Wer waren die Deutschen auf dem Luxusdampfer Titanic? © dpa Bildfunk

Ob sie einander jemals begegnet sind, ist unklar. Zwei Orte aber verbanden die Schicksale von Henriette Amalie Gieger und Ludwig Müller. Zum einen Dresden, wo die 1866 in Ostpreußen geborene Gieger um 1900 wohnte und Müller zur Welt gekommen war. Dann noch einmal, für ein paar Tage, die letzten im Leben Ludwig Müllers. Als die „Titanic“ am 10. April 1912 den Hafen von Southampton verließ, waren beide an Bord. Amalie Gieger als Zofe der wohlhabenden Eleanor Wiedener, Müller als Kellner in der Dritten Klasse. Vier Tage darauf kollidierte das 46.000-Tonnen-Schiff südlich von Neufundland mit einem Eisberg, sank gut zwei Stunden später und zog fast 1.500 Menschen mit sich hinab. Wenig mehr als 700 überlebten.

Geborgen mit Pelzmantel und Schmuck

Wie so viele der Frauen in den höheren Klassen überlebte Gieger mit ihrer Dienstherrin die Katastrophe. Wie die meisten Besatzungsmitglieder ging Müller mit „seinem“ Schiff unter. Sie waren zwei von 22 Deutschen an Bord der „Titanic“. Mehr als 20 Jahre hat der Journalist und ehemalige SZ-Redakteur Jens Ostrowski ihnen hinterherrecherchiert. Jetzt ist sein Buch darüber erschienen: „Die Titanic war ihr Schicksal – Die Geschichte der deutschen Passagiere und Besatzungsmitglieder“.

Auf 180 üppig bebilderten und aufwendig gestalteten Seiten entfaltet Ostrowski das Panorama der berühmtesten Katastrophe der Schifffahrtshistorie. Er zeigt auch, dass die Gruppe der Deutschen, so klein sie war, die gesamte Bandbreite der Bordgesellschaft abbildet. Der gebürtigen Deutschen, muss man einschränken, denn einige waren 1912 längst in die USA ausgewandert oder nach Großbritannien. Darunter zwei der berühmtesten und wohlhabendsten Passagiere, Ida und Isidor Straus, beide in den 1840ern in der Pfalz geboren. Straus hatte es vom Sekretär zum Kaufhauskönig gebracht, entsprechend luxuriös war das Paar auf der „Titanic“ untergebracht. Der Überlieferung zufolge wollte der Millionär beim Untergang keinen Frauen und Kindern den Platz in den Rettungsbooten streitig machen und blieb stattdessen auf dem Schiff, zusammen mit seiner Frau. Als man Isidor Straus’ Körper später barg, trug er noch immer seinen pelzbesetzten Mantel und Schmuck.

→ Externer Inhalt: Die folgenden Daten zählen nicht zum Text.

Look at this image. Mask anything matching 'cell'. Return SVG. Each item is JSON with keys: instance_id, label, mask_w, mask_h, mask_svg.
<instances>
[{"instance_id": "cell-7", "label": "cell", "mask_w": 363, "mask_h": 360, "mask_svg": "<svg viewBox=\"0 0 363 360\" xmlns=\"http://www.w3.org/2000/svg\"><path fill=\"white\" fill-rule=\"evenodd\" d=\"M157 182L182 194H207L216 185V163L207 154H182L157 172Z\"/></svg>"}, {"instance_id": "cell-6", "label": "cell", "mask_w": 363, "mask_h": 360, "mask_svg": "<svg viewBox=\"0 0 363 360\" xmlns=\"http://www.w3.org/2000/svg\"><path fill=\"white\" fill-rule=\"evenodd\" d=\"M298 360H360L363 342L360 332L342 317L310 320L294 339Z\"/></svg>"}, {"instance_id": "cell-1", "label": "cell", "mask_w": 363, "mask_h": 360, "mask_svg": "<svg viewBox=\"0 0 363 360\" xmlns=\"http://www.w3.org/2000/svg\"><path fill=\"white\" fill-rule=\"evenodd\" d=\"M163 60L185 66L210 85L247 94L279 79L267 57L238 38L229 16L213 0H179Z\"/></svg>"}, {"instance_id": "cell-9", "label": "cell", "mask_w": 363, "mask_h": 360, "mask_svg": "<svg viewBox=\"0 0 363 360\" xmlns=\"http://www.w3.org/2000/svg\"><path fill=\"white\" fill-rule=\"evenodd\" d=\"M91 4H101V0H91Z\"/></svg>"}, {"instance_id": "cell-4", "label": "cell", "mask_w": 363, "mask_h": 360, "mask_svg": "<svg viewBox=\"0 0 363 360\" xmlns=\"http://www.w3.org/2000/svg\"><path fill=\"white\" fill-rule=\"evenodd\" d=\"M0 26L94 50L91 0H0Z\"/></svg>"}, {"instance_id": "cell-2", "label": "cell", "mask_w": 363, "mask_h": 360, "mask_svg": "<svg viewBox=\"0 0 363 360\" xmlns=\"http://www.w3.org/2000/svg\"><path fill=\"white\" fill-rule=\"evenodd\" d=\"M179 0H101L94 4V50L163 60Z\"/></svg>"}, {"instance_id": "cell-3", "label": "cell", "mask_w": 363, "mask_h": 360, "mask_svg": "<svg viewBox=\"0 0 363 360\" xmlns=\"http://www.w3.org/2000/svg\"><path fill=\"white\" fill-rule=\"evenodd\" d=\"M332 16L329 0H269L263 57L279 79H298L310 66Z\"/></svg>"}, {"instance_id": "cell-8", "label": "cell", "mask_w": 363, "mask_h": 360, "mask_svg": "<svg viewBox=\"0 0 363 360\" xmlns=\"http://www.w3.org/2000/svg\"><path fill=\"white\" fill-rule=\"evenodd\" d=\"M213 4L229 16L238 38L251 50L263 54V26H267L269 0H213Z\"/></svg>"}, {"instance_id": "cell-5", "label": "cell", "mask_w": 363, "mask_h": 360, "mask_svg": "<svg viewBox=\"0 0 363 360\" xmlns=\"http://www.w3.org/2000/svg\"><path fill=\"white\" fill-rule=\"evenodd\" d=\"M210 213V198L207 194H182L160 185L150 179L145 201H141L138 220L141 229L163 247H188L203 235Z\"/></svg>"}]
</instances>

Viele fälschten ihr wahres Alter

Von Passagieren wie ihnen, dem Parfüm-Unternehmer Adolphe Saalfeld oder der Diamantenhändler-Witwe Antoinette Flegenheim, existieren vergleichsweise viele Unterlagen und Fotos; ihre Geschichten kann Jens Ostrowski entsprechend umfangreicher schildern. Über den Stewart Ludwig Müller oder den Heizer Friedrich Kasper vermochte er nur wenig in Erfahrung zu bringen, es gibt nicht einmal Fotos von ihnen. Meistens ist der gesellschaftliche Status von Menschen entscheidend dafür, was von ihnen übrig bleibt, ob sie erinnert oder vergessen werden.

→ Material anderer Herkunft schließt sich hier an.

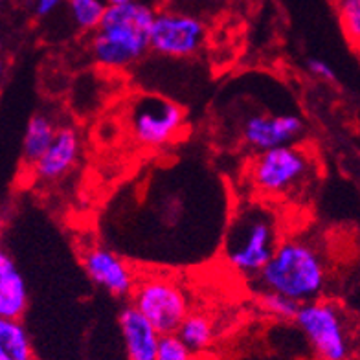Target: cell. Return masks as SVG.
I'll return each mask as SVG.
<instances>
[{
  "label": "cell",
  "mask_w": 360,
  "mask_h": 360,
  "mask_svg": "<svg viewBox=\"0 0 360 360\" xmlns=\"http://www.w3.org/2000/svg\"><path fill=\"white\" fill-rule=\"evenodd\" d=\"M155 17L157 11L138 0L109 6L90 41L96 65L107 70H124L140 61L151 50Z\"/></svg>",
  "instance_id": "cell-1"
},
{
  "label": "cell",
  "mask_w": 360,
  "mask_h": 360,
  "mask_svg": "<svg viewBox=\"0 0 360 360\" xmlns=\"http://www.w3.org/2000/svg\"><path fill=\"white\" fill-rule=\"evenodd\" d=\"M257 289L280 292L304 305L320 300L327 285V263L314 243L287 239L256 278Z\"/></svg>",
  "instance_id": "cell-2"
},
{
  "label": "cell",
  "mask_w": 360,
  "mask_h": 360,
  "mask_svg": "<svg viewBox=\"0 0 360 360\" xmlns=\"http://www.w3.org/2000/svg\"><path fill=\"white\" fill-rule=\"evenodd\" d=\"M278 245V224L272 214L252 206L239 212L228 228L224 259L233 272L256 280Z\"/></svg>",
  "instance_id": "cell-3"
},
{
  "label": "cell",
  "mask_w": 360,
  "mask_h": 360,
  "mask_svg": "<svg viewBox=\"0 0 360 360\" xmlns=\"http://www.w3.org/2000/svg\"><path fill=\"white\" fill-rule=\"evenodd\" d=\"M131 305L151 322L160 337L176 335L186 316L191 313L190 296L166 276L149 274L138 278L131 294Z\"/></svg>",
  "instance_id": "cell-4"
},
{
  "label": "cell",
  "mask_w": 360,
  "mask_h": 360,
  "mask_svg": "<svg viewBox=\"0 0 360 360\" xmlns=\"http://www.w3.org/2000/svg\"><path fill=\"white\" fill-rule=\"evenodd\" d=\"M294 323L304 333L320 360H347L351 338L340 307L329 300H314L300 307Z\"/></svg>",
  "instance_id": "cell-5"
},
{
  "label": "cell",
  "mask_w": 360,
  "mask_h": 360,
  "mask_svg": "<svg viewBox=\"0 0 360 360\" xmlns=\"http://www.w3.org/2000/svg\"><path fill=\"white\" fill-rule=\"evenodd\" d=\"M313 169L309 153L298 146H285L257 153L252 162L250 184L270 197H283L300 190Z\"/></svg>",
  "instance_id": "cell-6"
},
{
  "label": "cell",
  "mask_w": 360,
  "mask_h": 360,
  "mask_svg": "<svg viewBox=\"0 0 360 360\" xmlns=\"http://www.w3.org/2000/svg\"><path fill=\"white\" fill-rule=\"evenodd\" d=\"M184 124V109L160 96H136L129 109V131L142 147L167 146L179 136Z\"/></svg>",
  "instance_id": "cell-7"
},
{
  "label": "cell",
  "mask_w": 360,
  "mask_h": 360,
  "mask_svg": "<svg viewBox=\"0 0 360 360\" xmlns=\"http://www.w3.org/2000/svg\"><path fill=\"white\" fill-rule=\"evenodd\" d=\"M206 41V24L200 17L182 10L157 11L151 28V52L171 59L193 57Z\"/></svg>",
  "instance_id": "cell-8"
},
{
  "label": "cell",
  "mask_w": 360,
  "mask_h": 360,
  "mask_svg": "<svg viewBox=\"0 0 360 360\" xmlns=\"http://www.w3.org/2000/svg\"><path fill=\"white\" fill-rule=\"evenodd\" d=\"M305 131V122L298 114H250L243 120V143L256 153H265L285 146H296Z\"/></svg>",
  "instance_id": "cell-9"
},
{
  "label": "cell",
  "mask_w": 360,
  "mask_h": 360,
  "mask_svg": "<svg viewBox=\"0 0 360 360\" xmlns=\"http://www.w3.org/2000/svg\"><path fill=\"white\" fill-rule=\"evenodd\" d=\"M81 265L89 280L114 298H127L136 287V274L127 261L101 245H90L81 252Z\"/></svg>",
  "instance_id": "cell-10"
},
{
  "label": "cell",
  "mask_w": 360,
  "mask_h": 360,
  "mask_svg": "<svg viewBox=\"0 0 360 360\" xmlns=\"http://www.w3.org/2000/svg\"><path fill=\"white\" fill-rule=\"evenodd\" d=\"M79 153V133L70 125L59 127L52 146L48 147V151L39 158L37 164L32 166L34 176L37 180H43V182H56L76 166Z\"/></svg>",
  "instance_id": "cell-11"
},
{
  "label": "cell",
  "mask_w": 360,
  "mask_h": 360,
  "mask_svg": "<svg viewBox=\"0 0 360 360\" xmlns=\"http://www.w3.org/2000/svg\"><path fill=\"white\" fill-rule=\"evenodd\" d=\"M129 360H157L160 335L134 305H125L118 316Z\"/></svg>",
  "instance_id": "cell-12"
},
{
  "label": "cell",
  "mask_w": 360,
  "mask_h": 360,
  "mask_svg": "<svg viewBox=\"0 0 360 360\" xmlns=\"http://www.w3.org/2000/svg\"><path fill=\"white\" fill-rule=\"evenodd\" d=\"M28 307V287L13 257L0 252V320H20Z\"/></svg>",
  "instance_id": "cell-13"
},
{
  "label": "cell",
  "mask_w": 360,
  "mask_h": 360,
  "mask_svg": "<svg viewBox=\"0 0 360 360\" xmlns=\"http://www.w3.org/2000/svg\"><path fill=\"white\" fill-rule=\"evenodd\" d=\"M57 127L52 118L43 112H35L28 120L22 138V162L26 166H35L37 160L48 151L56 140Z\"/></svg>",
  "instance_id": "cell-14"
},
{
  "label": "cell",
  "mask_w": 360,
  "mask_h": 360,
  "mask_svg": "<svg viewBox=\"0 0 360 360\" xmlns=\"http://www.w3.org/2000/svg\"><path fill=\"white\" fill-rule=\"evenodd\" d=\"M0 360H34L32 342L20 320H0Z\"/></svg>",
  "instance_id": "cell-15"
},
{
  "label": "cell",
  "mask_w": 360,
  "mask_h": 360,
  "mask_svg": "<svg viewBox=\"0 0 360 360\" xmlns=\"http://www.w3.org/2000/svg\"><path fill=\"white\" fill-rule=\"evenodd\" d=\"M176 337L184 342L191 353H199L214 342V323L204 313L191 311L176 331Z\"/></svg>",
  "instance_id": "cell-16"
},
{
  "label": "cell",
  "mask_w": 360,
  "mask_h": 360,
  "mask_svg": "<svg viewBox=\"0 0 360 360\" xmlns=\"http://www.w3.org/2000/svg\"><path fill=\"white\" fill-rule=\"evenodd\" d=\"M72 22L81 32H96L100 28L109 4L105 0H67Z\"/></svg>",
  "instance_id": "cell-17"
},
{
  "label": "cell",
  "mask_w": 360,
  "mask_h": 360,
  "mask_svg": "<svg viewBox=\"0 0 360 360\" xmlns=\"http://www.w3.org/2000/svg\"><path fill=\"white\" fill-rule=\"evenodd\" d=\"M256 304L269 316L278 318V320H290V322H294V318L302 307L283 294L266 289H256Z\"/></svg>",
  "instance_id": "cell-18"
},
{
  "label": "cell",
  "mask_w": 360,
  "mask_h": 360,
  "mask_svg": "<svg viewBox=\"0 0 360 360\" xmlns=\"http://www.w3.org/2000/svg\"><path fill=\"white\" fill-rule=\"evenodd\" d=\"M340 28L349 44L360 50V0H337Z\"/></svg>",
  "instance_id": "cell-19"
},
{
  "label": "cell",
  "mask_w": 360,
  "mask_h": 360,
  "mask_svg": "<svg viewBox=\"0 0 360 360\" xmlns=\"http://www.w3.org/2000/svg\"><path fill=\"white\" fill-rule=\"evenodd\" d=\"M157 360H195L186 344L176 335H164L160 337Z\"/></svg>",
  "instance_id": "cell-20"
},
{
  "label": "cell",
  "mask_w": 360,
  "mask_h": 360,
  "mask_svg": "<svg viewBox=\"0 0 360 360\" xmlns=\"http://www.w3.org/2000/svg\"><path fill=\"white\" fill-rule=\"evenodd\" d=\"M307 70L313 74L314 77L323 81H335L337 79V74L331 68V65H327L322 59H316V57H311L307 59Z\"/></svg>",
  "instance_id": "cell-21"
},
{
  "label": "cell",
  "mask_w": 360,
  "mask_h": 360,
  "mask_svg": "<svg viewBox=\"0 0 360 360\" xmlns=\"http://www.w3.org/2000/svg\"><path fill=\"white\" fill-rule=\"evenodd\" d=\"M61 4L63 0H35V15L37 17H48Z\"/></svg>",
  "instance_id": "cell-22"
},
{
  "label": "cell",
  "mask_w": 360,
  "mask_h": 360,
  "mask_svg": "<svg viewBox=\"0 0 360 360\" xmlns=\"http://www.w3.org/2000/svg\"><path fill=\"white\" fill-rule=\"evenodd\" d=\"M109 6H118V4H127L131 0H105Z\"/></svg>",
  "instance_id": "cell-23"
},
{
  "label": "cell",
  "mask_w": 360,
  "mask_h": 360,
  "mask_svg": "<svg viewBox=\"0 0 360 360\" xmlns=\"http://www.w3.org/2000/svg\"><path fill=\"white\" fill-rule=\"evenodd\" d=\"M208 2H212V0H208Z\"/></svg>",
  "instance_id": "cell-24"
}]
</instances>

Interessant ist, wie viele Menschen damals wie Amalie Gieger ihr wahres Alter fälschten und sich jünger machten, auch Männer. Bewarb man sich um eine Arbeit, konnte das entscheidend sein. Manche allerdings logen nicht nur beim Geburtsdatum. Der verwöhnte Kaufmannssohn Alfred Nourney etwa war ein verkrachter Abiturient und wurde zu Verwandten nach Amerika geschickt, weil er mit dem zweiten Ehemann seiner Mutter nicht klarkam und eine junge Frau geschwängert hatte. Auf der „Titanic“ gab sich der Gernegroß als „Baron von Drachstedt“ aus; er hatte Ambitionen zu Höherem und Höheren. Franz Pulbaum schwindelte sich sogar ein ganz neues Leben für die USA zusammen. Jens Ostrowski fand heraus, dass kaum eine biografische Selbstauskunft des „Phantoms“ stimmt. Genutzt hat es Pulbaum nichts. Auch sein neues Leben endete beim Untergang, bevor es beginnen konnte.

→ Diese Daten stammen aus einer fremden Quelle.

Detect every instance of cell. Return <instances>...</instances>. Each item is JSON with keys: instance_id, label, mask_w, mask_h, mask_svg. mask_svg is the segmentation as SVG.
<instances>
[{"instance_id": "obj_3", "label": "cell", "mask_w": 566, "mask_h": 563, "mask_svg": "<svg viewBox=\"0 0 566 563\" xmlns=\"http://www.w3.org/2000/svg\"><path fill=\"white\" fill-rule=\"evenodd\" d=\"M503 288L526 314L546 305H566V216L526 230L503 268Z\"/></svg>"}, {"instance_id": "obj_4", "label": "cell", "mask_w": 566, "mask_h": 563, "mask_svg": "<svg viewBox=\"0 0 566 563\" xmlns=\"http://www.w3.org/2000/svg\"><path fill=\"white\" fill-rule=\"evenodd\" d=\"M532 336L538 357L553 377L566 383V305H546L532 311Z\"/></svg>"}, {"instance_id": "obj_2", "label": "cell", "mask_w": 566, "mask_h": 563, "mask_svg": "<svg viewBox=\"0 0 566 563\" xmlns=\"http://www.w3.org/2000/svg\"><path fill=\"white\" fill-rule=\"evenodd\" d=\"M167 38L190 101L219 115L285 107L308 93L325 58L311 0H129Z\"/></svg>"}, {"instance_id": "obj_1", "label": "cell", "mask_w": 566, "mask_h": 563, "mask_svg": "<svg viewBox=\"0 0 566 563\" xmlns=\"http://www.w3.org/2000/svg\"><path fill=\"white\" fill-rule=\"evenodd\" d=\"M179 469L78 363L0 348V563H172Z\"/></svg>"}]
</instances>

Plastisch, lebendig, spannend erzählt

Doch „Die Titanic war ihr Schicksal“ – offenbar eine augenzwinkernde Anspielung auf den Bogart-Filmklassiker „Die Caine war ihr Schicksal“ – begnügt sich nicht mit den deutschen Biografien. Ostrowski rahmt „seine“ Figuren durch die große Geschichte der kurzen Jungfernfahrt. Noch einmal lässt er die Stimmung auf dem tragischen Schiffsriesen aufleben. Er schildert die Reise- und Arbeitsverhältnisse vom Oberdeck bis in den Maschinenraum und lässt Ausguck Frederick Fleet am 14. April um 23.40 Uhr sein „Eisberg voraus“ an die Brücke melden. Er erzählt, wie die Herren im Rauchsalon der ersten Klasse ein leichtes Rütteln vernehmen, die Besatzungsmitglieder im Bug tief unter der Wasserlinie einen furchtbaren Stoß, und dann die Menschen an Bord erleben, wie die „Titanic“ Fahrt verliert und die Katastrophe Fahrt aufnimmt. Sicher, all dies hat man zwar schon zahllose Male gelesen und gesehen. Aber Jens Ostrowski macht seine Autorensache wirklich gut, plastisch, lebendig, spannend, in aller Tragik.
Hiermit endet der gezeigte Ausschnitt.